In the area of strong fragments of arithmetic, it proved fruitful to study—along with the usual fragments IΣ_i—also theories axiomatized by parameter-free induction schemata, and by the closely related induction inference rules.These received much less attention in bounded arithmetic. Apart from early work of Kaye on fragments IE_i⁻ of IΔ₀, and a mention by Bloch, the first systematic investigation in the context of Buss’s theories was done by Cordón-Franco, Fernández-Margarit and Lara-Martín, who proved conservation results for Σ_i^b-induction rules and parameter-free schemata. Many basic questions remained unanswered; most importantly, nothing was published so far on Π_i^b-induction rules and parameter-free schemata.

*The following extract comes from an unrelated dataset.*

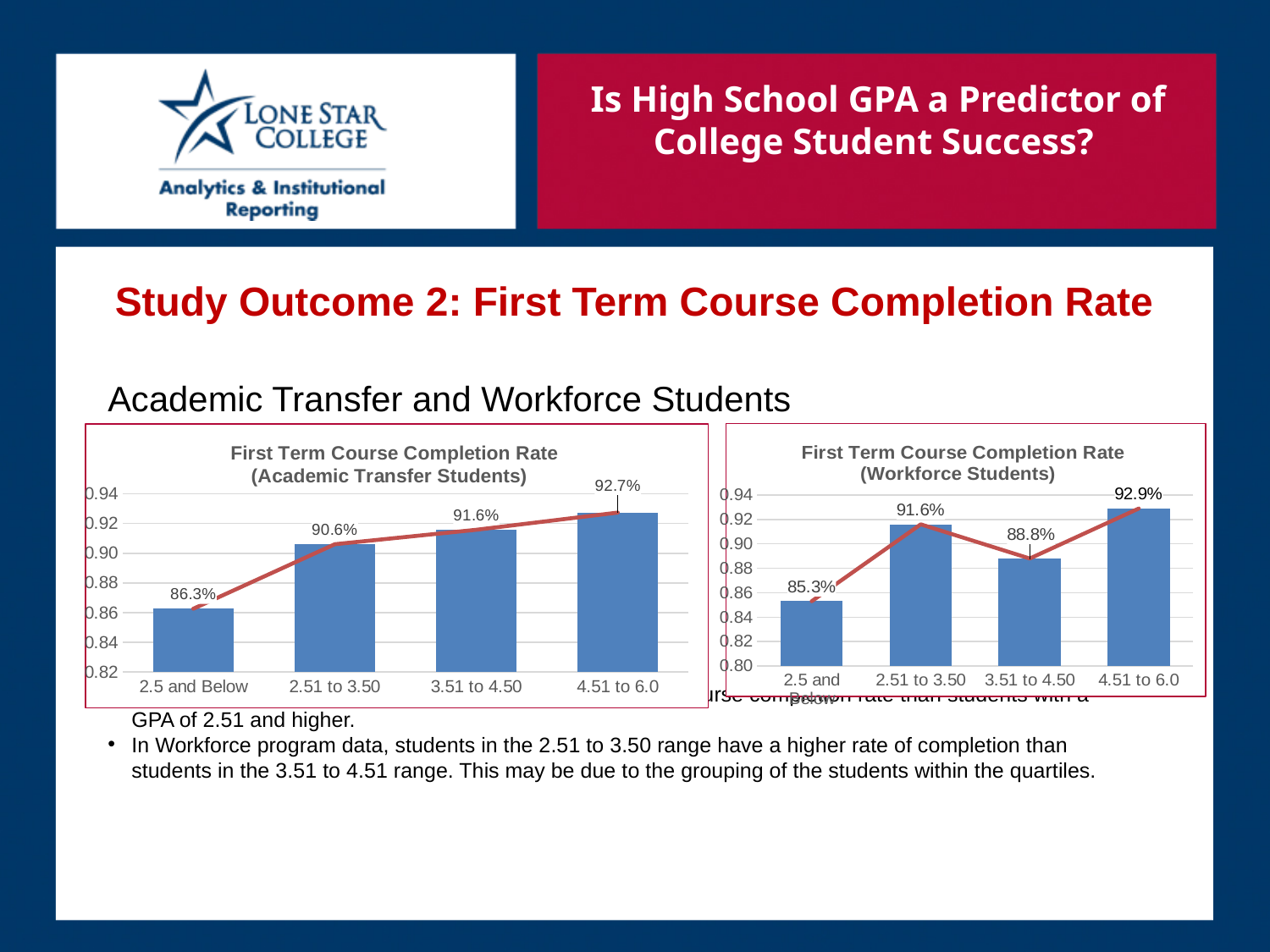
Do the completion rates in the Academic Transfer Students chart rise or fall as GPA increases along the x axis? rise In the Workforce Students chart, what is the difference between the completion rates of the 2.51 to 3.50 group and the 3.51 to 4.50 group? 2.8% In the Academic Transfer Students chart, what is the first term course completion rate for the 2.5 and Below GPA group? 86.3% In the Academic Transfer Students chart, what is the completion rate for the 3.51 to 4.50 GPA group? 91.6% In the Workforce Students chart, what is the completion rate for the 3.51 to 4.50 GPA group? 88.8% How many GPA groups are shown in the Academic Transfer Students chart? 4 In the Workforce Students chart, which GPA group has the lowest completion rate? 2.5 and Below In the Academic Transfer Students chart, which GPA group has the highest completion rate? 4.51 to 6.0 In the Academic Transfer Students chart, what is the difference between the completion rates of the 4.51 to 6.0 group and the 2.5 and Below group? 6.4% What kind of chart is the Workforce Students chart? combination bar and line chart In the Workforce Students chart, what is the completion rate for the 4.51 to 6.0 GPA group? 92.9% In the Workforce Students chart, which group has a higher completion rate: 2.51 to 3.50 or 3.51 to 4.50? 2.51 to 3.50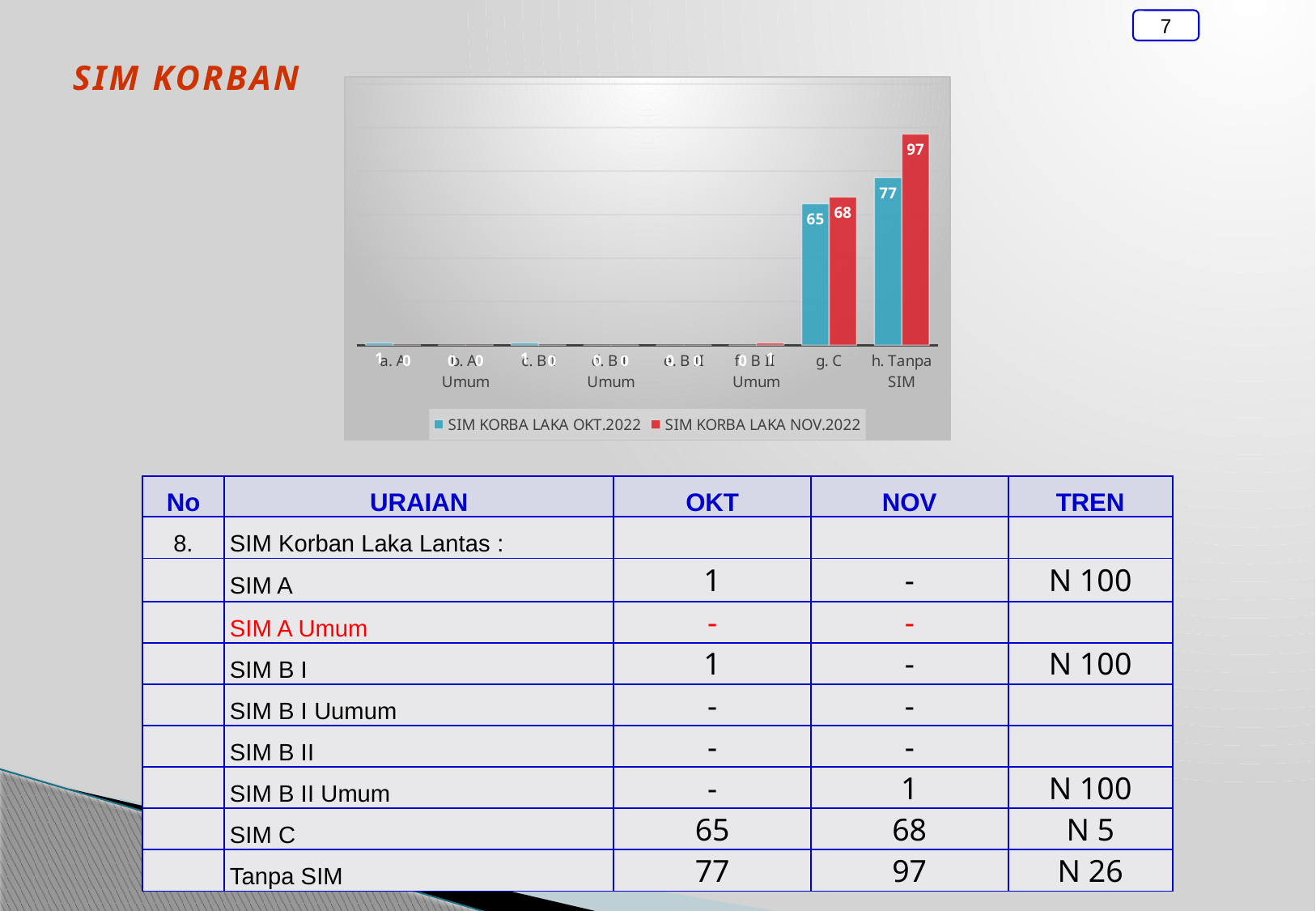
What is the value for h. Tanpa SIM in the SIM KORBA LAKA OKT.2022 series? 77 What is the value for h. Tanpa SIM in the SIM KORBA LAKA NOV.2022 series? 97 Which is larger for h. Tanpa SIM: the OKT.2022 value or the NOV.2022 value? NOV.2022 Which category has the highest value in the SIM KORBA LAKA NOV.2022 series? h. Tanpa SIM What is the value for g. C in the SIM KORBA LAKA NOV.2022 series? 68 How many series does the chart legend list? 2 What is the difference between the NOV.2022 and OKT.2022 values for g. C? 3 What is the value for g. C in the SIM KORBA LAKA OKT.2022 series? 65 What is the difference between the NOV.2022 and OKT.2022 values for h. Tanpa SIM? 20 What kind of chart is shown on the slide? bar chart How many categories are shown on the x axis of the chart? 8 Which colour represents the SIM KORBA LAKA NOV.2022 series in the chart? red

We will have a look at some aspects of parameter-free and inference rule versions of the theories T₂ⁱ and S₂ⁱ: that is, Σ_i^b-IND⁻, Π_i^b-IND⁻, Σ_i^b-IND^R, Π_i^b-IND^R, and the corresponding variants of PIND. We are particularly interested in reductions (implications) between the fragments, conservation results, results on the number of instances (nesting) of rules, and connections to propositional reflection principles.

We will present a new witnessing theorem for (unbounded) ∀∃∀Π_i^b-consequences and ∀∃∀Π_i+1^b-consequences of the theories T₂ⁱ and S₂ⁱ, which is at the heart of some of our conservation results.